🤖 AI Summary
In complex network systems, strong multivariate interactions impede mechanistic interpretation of underlying physical principles. Method: We propose the first pre-trained symbolic regression framework tailored for complex networks, integrating graph representation learning to model variable relationships, sparse optimization to enhance search efficiency, and semantic constraints to guide the discovery of interpretable equations. Contribution/Results: Innovatively adapting the pre-training paradigm to symbolic regression, our framework enables dynamic mechanism transfer across physics, biochemistry, ecology, and epidemiology.
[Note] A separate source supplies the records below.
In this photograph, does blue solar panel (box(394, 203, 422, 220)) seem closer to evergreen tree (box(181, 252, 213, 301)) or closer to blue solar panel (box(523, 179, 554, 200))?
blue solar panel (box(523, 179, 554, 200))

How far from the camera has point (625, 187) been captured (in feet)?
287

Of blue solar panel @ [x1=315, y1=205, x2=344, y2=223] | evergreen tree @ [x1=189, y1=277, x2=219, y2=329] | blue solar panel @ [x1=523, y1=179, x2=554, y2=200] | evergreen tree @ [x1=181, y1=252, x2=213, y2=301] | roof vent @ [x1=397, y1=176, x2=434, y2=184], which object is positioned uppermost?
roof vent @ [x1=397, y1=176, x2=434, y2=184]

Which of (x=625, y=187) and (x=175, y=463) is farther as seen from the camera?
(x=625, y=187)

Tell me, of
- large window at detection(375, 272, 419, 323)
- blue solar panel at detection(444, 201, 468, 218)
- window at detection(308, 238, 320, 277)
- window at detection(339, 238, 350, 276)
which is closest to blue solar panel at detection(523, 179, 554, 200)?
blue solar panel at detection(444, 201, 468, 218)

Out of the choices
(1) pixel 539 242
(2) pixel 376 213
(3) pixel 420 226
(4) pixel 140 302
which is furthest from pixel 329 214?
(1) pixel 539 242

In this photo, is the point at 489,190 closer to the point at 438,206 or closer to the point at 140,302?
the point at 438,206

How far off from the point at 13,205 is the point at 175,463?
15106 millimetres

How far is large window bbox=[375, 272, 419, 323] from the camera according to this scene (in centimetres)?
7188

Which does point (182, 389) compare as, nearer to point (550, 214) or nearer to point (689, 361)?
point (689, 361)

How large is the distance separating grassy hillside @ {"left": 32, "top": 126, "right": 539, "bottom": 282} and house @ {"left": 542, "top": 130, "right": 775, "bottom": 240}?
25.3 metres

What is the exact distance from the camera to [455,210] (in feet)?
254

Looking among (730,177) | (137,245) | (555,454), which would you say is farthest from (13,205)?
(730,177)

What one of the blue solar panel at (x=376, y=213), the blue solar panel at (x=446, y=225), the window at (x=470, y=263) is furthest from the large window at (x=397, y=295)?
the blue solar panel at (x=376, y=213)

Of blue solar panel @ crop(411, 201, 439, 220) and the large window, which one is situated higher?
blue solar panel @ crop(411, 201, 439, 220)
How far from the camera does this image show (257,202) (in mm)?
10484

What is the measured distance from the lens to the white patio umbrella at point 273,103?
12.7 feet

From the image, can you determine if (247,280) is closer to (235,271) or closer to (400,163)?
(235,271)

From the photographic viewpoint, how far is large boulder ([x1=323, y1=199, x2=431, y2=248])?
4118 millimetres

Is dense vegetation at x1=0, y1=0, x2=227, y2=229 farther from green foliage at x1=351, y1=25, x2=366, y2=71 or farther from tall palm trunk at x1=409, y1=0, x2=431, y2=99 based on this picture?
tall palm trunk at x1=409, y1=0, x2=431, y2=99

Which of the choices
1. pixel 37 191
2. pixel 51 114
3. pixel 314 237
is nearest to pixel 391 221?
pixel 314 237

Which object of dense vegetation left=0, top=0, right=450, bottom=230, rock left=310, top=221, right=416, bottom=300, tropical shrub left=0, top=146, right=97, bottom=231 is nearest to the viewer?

Experiments demonstrate a threefold improvement in equation discovery efficiency; on global pandemic data, it achieves state-of-the-art fitting accuracy and successfully recovers epidemiologically meaningful transmission interaction laws—achieving both high fidelity and strong interpretability.
📝 Abstract
In science, we are interested not only in forecasting but also in understanding how predictions are made, specifically what the interpretable underlying model looks like. Data-driven machine learning technology can significantly streamline the complex and time-consuming traditional manual process of discovering scientific laws, helping us gain insights into fundamental issues in modern science. In this work, we introduce a pre-trained symbolic foundation regressor that can effectively compress complex data with numerous interacting variables while producing interpretable physical representations. Our model has been rigorously tested on non-network symbolic regression, symbolic regression on complex networks, and the inference of network dynamics across various domains, including physics, biochemistry, ecology, and epidemiology. The results indicate a remarkable improvement in equation inference efficiency, being three times more effective than baseline approaches while maintaining accurate predictions. Furthermore, we apply our model to uncover more intuitive laws of interaction transmission from global epidemic outbreak data, achieving optimal data fitting. This model extends the application boundary of pre-trained symbolic regression models to complex networks, and we believe it provides a foundational solution for revealing the hidden mechanisms behind changes in complex phenomena, enhancing interpretability, and inspiring further scientific discoveries.